Acho que não houve nenhuma conversa difícil. A conversa com a Melinda, a mãe do Zé Pedro, foi libertadora. Eu sabia responder ao que ela me perguntava, eu sabia que aquele era um grande passo. Estava segura.
À minha mãe perguntei: “Não sei se já percebeste o que é esta relação que eu tenho...” Ela fez-me meio desentendida. Insisti: “Nunca verbalizaste com o Grilo (era o namorado dela)?” “Por acaso já verbalizei”. Ficou assim.
O meu pai já tinha morrido. Morreu no ano em que me separei, em que nasceu a Constança, 1996. Foi um ano duro.
A minha relação com a Patrícia fez muito bem à cabeça da minha mãe. Tem 71 anos e mudou. Há uns tempos, se calhar, não acharia nada bem a co-adopção. Diria: “Coitadas das crianças. Vão ser cobaias”. Percebeu que o amor é o mais importante. E sabe o que são as crianças em instituições. Percebeu, na prática, que não há problema nenhum.
Temos duas amigas que vivem juntas e que têm duas filhas; a minha mãe acha o máximo.
Não, não temia a reacção do Zé Pedro. Porque nós temos uma relação de amizade muito grande. Somos um bocadinho irmãos. Crescemos juntos. Vem contar-me dos seus desgostos amorosos, pedir-me opiniões. Tem imensa graça. Acha que a Patrícia é a sã da família. “Ah, se a Patrícia disse isso, é melhor fazer como ela diz.” Ela é cientista, deve perceber melhor do que nós, que não percebemos nada. Nunca houve atrito entre o Zé Pedro e a Patrícia. Jamais.
O todos os dias é normalíssimo. É assim: recebo um telefonema a perguntar: “Já trataste da viagem de não sei quem que tem de ir não sei para onde, e não há dinheiro?”
A Patrícia fala muito pouco. Teve uma história parecida com a minha. Não tem é filhos. Fui a primeira mulher na vida dela. Ganhou mais uma família, a do Zé Pedro. Vamos todos ao Natal dos ingleses, da família do Zé Pedro. É o meu Natal preferido.
A Carolina tinha seis anos, a Constânça tinha quatro quando fui viveu com a Patrícia. A Carolina é muito dada, começou logo a pentear a Patrícia. A Constança é mais reservada e, muito pequenina, tudo o que viesse ter com a mãe, não era bem vindo.

Registos listados:
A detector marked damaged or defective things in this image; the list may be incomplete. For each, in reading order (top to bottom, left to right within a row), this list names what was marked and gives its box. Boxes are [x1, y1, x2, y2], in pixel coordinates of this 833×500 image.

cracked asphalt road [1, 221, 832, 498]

...

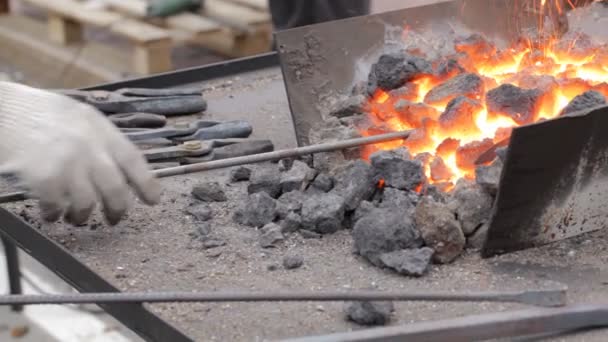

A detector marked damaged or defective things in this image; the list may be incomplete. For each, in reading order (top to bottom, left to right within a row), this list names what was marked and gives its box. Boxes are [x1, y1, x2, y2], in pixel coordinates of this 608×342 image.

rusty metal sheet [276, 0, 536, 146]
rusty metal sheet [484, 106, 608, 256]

Tarefas a fazer:
a. As afirmações seguintes estão de acordo com o texto? Responda a cada uma com sim ou não e cite as palavras exatas do texto que o decidem. (i) A Constança nasceu em 1996. (ii) A Patrícia tem filhos. (iii) A mãe de quem fala no texto tem 71 anos.
b. Reescreva o trecho do texto que vai de "A Patrícia fala" até "era bem vindo.", pondo "Ano Novo" no lugar de "Natal".
Os registos são material à parte, sem ligação ao texto.

Respostas por tarefa:
a.
(i) Sim: "Morreu no ano em que me separei, em que nasceu a Constança, 1996."
(ii) Não: "Não tem é filhos."
(iii) Sim: "Tem 71 anos e mudou."

b.
A Patrícia fala muito pouco. Teve uma história parecida com a minha. Não tem é filhos. Fui a primeira mulher na vida dela. Ganhou mais uma família, a do Zé Pedro. Vamos todos ao Ano Novo dos ingleses, da família do Zé Pedro. É o meu Ano Novo preferido.
A Carolina tinha seis anos, a Constânça tinha quatro quando fui viveu com a Patrícia. A Carolina é muito dada, começou logo a pentear a Patrícia. A Constança é mais reservada e, muito pequenina, tudo o que viesse ter com a mãe, não era bem vindo.